(Texte)
Max Fermiot interroge l’auteur des Dessous de la littérature, le 21 juin 2010.


C’est tout de même un drôle de projet, ces Dessous de la littérature ? Comment l’idée vous est-elle venue ?
J’ai voulu m’atteler à la scène de sexe. C’est un exercice de bravoure. Flaubert disait à Maupassant : « Mets-toi devant un arbre et décris-le.» Moi, c’est le sexe que j’ai voulu prendre comme sujet. Il a été peu exploré par les écrivains du passé et les cinéastes. Peu exploré d’une manière artistique.
J’entends par là une manière qui soit à la fois personnelle, réfléchie, et désireuse d’atteindre une certaine vérité. Une manière de s’engager, de prendre des risques, de dire quelque chose de particulier et d’original. Quand on arrive à la scène de sexe, dans un film ou dans un livre, la plupart du temps, soit on élude, soit on trouve des périphrases, des métaphores pour contourner l’obstacle. Quant à la pornographie, elle ne cherche pas une expression personnelle. Elle se nourrit de conventions, de stéréotypes.
En même temps, je comprends que pour lire une scène de sexe, il faut y être préparé, être dans une certaine disponibilité. On n’a pas envie d’être aveuglé par une lumière trop crue. C’est toujours désagréable d’arriver au milieu des ébats des autres quand on ne s’y attend pas. Mon livre annonce la couleur. Il ne prend personne au dépourvu.
Pour en revenir à cette lacune, à ce vide littéraire, j’ai l’impression que si les auteurs classiques avaient pu parler du sexe, on vivrait mieux avec lui, plus en paix. Leur vision nous manque. J’aurais aimé savoir ce que pensait Proust, La Bruyère, Pascal, de l’acte sexuel. J’aurais aimé lire une scène de sexe écrite par eux. Il existe des anthologies de scènes érotiques, mais ce ne sont jamais les classiques qui parlent. Cela concerne l’époque contemporaine. Il existe une littérature érotique, mais c’est différent. Elle ne décrit pas vraiment l’acte sexuel, elle donne à voir, elle montre les choses de l’extérieur, jamais de l’intérieur. Elle ne détaille rien.

(Données fournies)
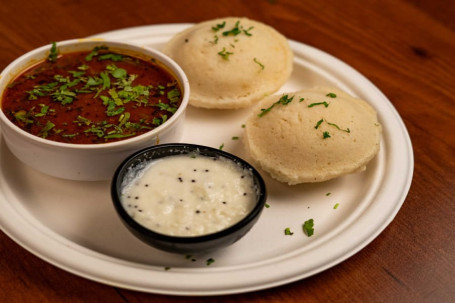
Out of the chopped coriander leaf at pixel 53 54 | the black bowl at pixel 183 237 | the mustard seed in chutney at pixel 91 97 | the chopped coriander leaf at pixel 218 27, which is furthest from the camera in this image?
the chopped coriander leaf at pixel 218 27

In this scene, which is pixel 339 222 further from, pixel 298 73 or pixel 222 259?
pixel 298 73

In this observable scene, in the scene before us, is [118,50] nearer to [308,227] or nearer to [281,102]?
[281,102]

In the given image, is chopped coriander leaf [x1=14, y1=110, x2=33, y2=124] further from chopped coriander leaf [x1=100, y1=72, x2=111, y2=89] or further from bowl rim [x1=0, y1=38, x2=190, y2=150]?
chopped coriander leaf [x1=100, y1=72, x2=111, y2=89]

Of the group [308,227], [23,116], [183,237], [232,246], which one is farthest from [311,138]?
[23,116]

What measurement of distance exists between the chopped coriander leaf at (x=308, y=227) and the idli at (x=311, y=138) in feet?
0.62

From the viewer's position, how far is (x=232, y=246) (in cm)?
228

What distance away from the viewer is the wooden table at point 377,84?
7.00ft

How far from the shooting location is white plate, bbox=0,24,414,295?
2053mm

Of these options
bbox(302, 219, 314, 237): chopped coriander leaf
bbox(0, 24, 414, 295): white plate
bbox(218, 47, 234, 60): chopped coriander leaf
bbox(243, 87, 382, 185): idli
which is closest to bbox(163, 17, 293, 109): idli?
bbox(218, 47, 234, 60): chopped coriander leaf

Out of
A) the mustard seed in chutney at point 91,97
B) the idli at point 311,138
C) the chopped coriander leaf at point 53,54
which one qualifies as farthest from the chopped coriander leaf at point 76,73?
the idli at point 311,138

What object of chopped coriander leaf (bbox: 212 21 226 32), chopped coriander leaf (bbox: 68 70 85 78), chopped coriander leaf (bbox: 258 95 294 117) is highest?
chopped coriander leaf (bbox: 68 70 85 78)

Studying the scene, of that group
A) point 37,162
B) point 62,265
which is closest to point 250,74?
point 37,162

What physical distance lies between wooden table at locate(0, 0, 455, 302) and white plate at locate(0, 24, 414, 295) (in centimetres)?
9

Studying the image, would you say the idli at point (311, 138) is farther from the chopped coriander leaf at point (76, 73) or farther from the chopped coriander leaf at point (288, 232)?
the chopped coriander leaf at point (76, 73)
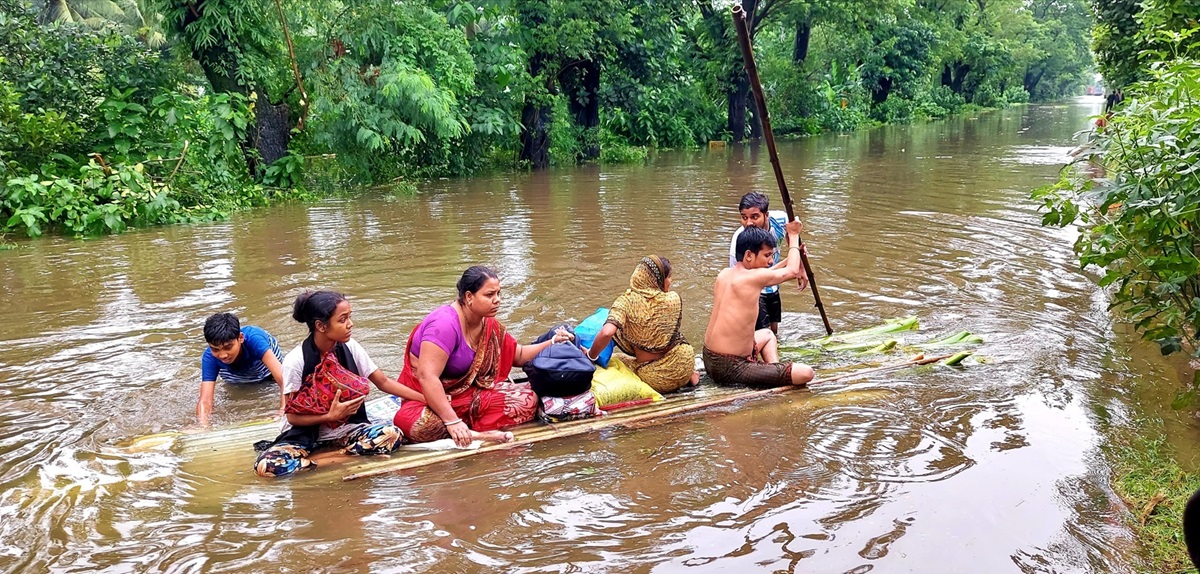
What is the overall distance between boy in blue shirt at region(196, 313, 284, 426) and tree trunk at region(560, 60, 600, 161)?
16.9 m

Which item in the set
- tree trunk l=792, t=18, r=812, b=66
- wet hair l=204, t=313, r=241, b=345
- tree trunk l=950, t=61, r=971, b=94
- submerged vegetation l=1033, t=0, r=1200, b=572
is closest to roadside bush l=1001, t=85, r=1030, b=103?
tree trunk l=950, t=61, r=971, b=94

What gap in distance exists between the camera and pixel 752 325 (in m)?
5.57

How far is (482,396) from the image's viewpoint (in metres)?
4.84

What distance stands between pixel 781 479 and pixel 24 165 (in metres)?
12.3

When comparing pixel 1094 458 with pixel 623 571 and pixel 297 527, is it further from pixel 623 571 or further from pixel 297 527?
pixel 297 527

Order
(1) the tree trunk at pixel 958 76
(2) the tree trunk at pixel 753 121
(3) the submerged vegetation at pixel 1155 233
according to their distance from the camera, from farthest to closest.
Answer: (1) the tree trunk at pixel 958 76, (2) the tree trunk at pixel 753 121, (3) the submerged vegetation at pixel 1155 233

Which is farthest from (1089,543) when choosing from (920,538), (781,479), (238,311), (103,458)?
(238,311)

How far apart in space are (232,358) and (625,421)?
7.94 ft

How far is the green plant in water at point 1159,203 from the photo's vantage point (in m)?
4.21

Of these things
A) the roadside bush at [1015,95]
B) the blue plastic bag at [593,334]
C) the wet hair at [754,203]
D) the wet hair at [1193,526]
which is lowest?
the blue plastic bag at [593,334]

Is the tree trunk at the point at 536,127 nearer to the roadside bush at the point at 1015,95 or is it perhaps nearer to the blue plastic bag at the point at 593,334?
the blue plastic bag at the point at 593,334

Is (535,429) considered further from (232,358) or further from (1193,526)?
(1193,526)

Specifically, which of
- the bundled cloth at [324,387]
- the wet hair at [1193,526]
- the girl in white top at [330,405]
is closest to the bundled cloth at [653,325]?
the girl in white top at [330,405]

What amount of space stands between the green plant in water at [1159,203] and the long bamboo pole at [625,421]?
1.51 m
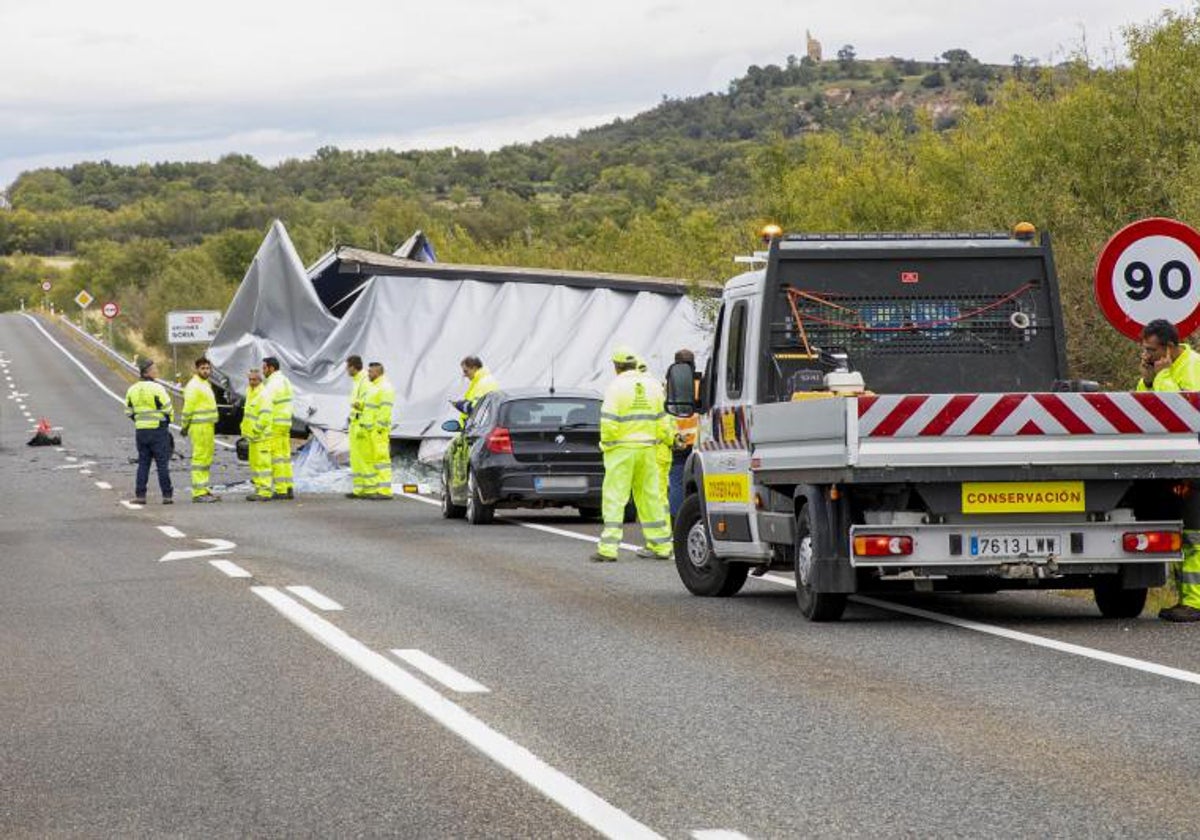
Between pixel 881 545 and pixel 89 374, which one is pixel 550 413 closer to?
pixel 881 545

(Objectifs)
**a)** Selon l'entretien, quel conseil Flaubert donnait-il à Maupassant ?
**b)** Transcrivez le passage de l'entretien qui va de « Pour en revenir » jusqu'à « ne détaille rien. ».

(Réponses aux consignes)
**a)** Se mettre devant un arbre et le décrire.

**b)**
Pour en revenir à cette lacune, à ce vide littéraire, j’ai l’impression que si les auteurs classiques avaient pu parler du sexe, on vivrait mieux avec lui, plus en paix. Leur vision nous manque. J’aurais aimé savoir ce que pensait Proust, La Bruyère, Pascal, de l’acte sexuel. J’aurais aimé lire une scène de sexe écrite par eux. Il existe des anthologies de scènes érotiques, mais ce ne sont jamais les classiques qui parlent. Cela concerne l’époque contemporaine. Il existe une littérature érotique, mais c’est différent. Elle ne décrit pas vraiment l’acte sexuel, elle donne à voir, elle montre les choses de l’extérieur, jamais de l’intérieur. Elle ne détaille rien.